● **Task to carry out**: I need every line that includes the word "javascript" copied from the material.

● **Source records**:
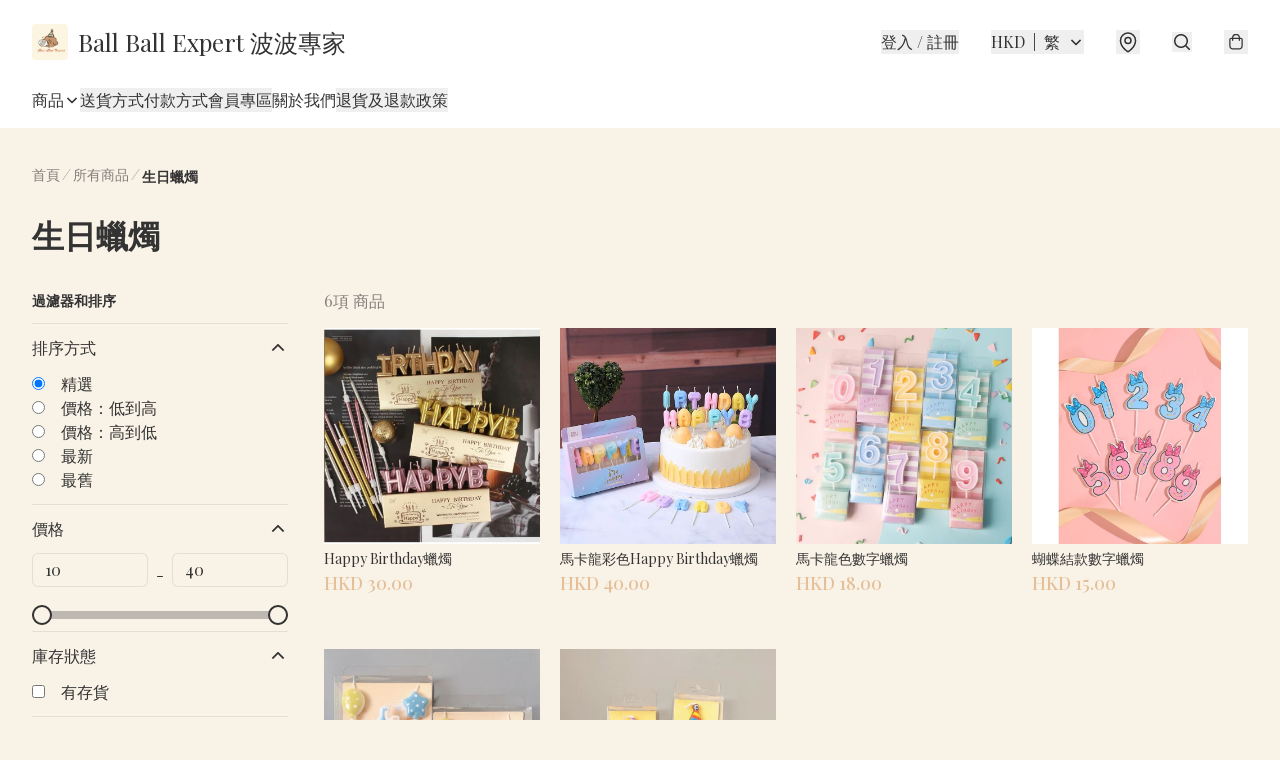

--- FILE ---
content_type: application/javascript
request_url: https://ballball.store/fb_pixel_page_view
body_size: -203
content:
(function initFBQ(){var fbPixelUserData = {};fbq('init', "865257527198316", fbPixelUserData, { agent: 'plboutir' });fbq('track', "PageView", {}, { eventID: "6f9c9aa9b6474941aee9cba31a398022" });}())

--

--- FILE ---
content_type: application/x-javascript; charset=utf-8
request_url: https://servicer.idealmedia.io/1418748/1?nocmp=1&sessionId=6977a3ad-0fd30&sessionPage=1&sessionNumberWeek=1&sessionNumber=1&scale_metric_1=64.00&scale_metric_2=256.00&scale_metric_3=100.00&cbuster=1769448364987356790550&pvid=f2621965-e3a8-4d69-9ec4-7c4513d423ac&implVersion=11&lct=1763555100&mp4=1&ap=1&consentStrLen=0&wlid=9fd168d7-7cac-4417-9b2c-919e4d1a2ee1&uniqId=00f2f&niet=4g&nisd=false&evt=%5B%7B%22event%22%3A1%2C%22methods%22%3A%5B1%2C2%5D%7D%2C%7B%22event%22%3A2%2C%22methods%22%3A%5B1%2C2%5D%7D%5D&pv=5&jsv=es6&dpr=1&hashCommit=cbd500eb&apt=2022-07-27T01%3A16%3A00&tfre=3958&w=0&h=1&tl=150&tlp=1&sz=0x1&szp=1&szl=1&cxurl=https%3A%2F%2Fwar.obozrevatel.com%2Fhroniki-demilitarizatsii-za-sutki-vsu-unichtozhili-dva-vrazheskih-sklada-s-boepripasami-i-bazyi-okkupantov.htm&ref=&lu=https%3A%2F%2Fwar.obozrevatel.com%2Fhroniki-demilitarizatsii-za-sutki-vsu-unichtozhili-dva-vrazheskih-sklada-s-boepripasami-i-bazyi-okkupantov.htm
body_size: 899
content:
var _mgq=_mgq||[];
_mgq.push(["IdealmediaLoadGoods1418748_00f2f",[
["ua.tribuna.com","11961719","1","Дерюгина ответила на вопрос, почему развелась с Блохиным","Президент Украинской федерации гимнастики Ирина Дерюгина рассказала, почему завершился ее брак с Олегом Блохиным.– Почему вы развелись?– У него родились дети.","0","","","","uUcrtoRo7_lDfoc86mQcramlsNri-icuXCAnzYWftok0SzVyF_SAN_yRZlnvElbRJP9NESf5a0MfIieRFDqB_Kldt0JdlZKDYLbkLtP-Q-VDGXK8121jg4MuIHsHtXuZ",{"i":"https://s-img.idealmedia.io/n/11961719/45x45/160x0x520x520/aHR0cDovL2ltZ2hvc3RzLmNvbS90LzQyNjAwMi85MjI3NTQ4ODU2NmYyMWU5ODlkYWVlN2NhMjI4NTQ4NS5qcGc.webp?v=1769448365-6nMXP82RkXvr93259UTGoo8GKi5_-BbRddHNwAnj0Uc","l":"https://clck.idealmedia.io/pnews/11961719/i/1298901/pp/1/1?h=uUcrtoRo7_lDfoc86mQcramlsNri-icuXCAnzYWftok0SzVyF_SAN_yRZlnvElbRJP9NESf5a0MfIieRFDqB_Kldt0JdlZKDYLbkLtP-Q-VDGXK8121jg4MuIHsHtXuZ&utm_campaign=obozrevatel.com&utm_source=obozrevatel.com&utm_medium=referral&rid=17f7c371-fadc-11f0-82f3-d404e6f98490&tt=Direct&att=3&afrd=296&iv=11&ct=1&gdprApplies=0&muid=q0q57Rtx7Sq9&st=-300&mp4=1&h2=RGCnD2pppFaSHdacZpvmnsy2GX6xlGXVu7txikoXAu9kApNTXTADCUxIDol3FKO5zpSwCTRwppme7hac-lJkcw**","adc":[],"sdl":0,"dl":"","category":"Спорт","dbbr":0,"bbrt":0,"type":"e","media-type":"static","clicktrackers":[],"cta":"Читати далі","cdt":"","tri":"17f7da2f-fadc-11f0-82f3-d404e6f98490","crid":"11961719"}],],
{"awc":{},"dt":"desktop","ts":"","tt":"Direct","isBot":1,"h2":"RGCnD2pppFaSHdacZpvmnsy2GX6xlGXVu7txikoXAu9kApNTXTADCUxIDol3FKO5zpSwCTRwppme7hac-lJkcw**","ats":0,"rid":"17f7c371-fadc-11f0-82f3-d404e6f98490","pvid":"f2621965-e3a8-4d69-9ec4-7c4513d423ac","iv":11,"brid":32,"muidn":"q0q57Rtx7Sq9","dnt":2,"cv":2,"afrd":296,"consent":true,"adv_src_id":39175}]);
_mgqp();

● **Output for this exercise**:
content_type: application/javascript
content_type: application/x-javascript; charset=utf-8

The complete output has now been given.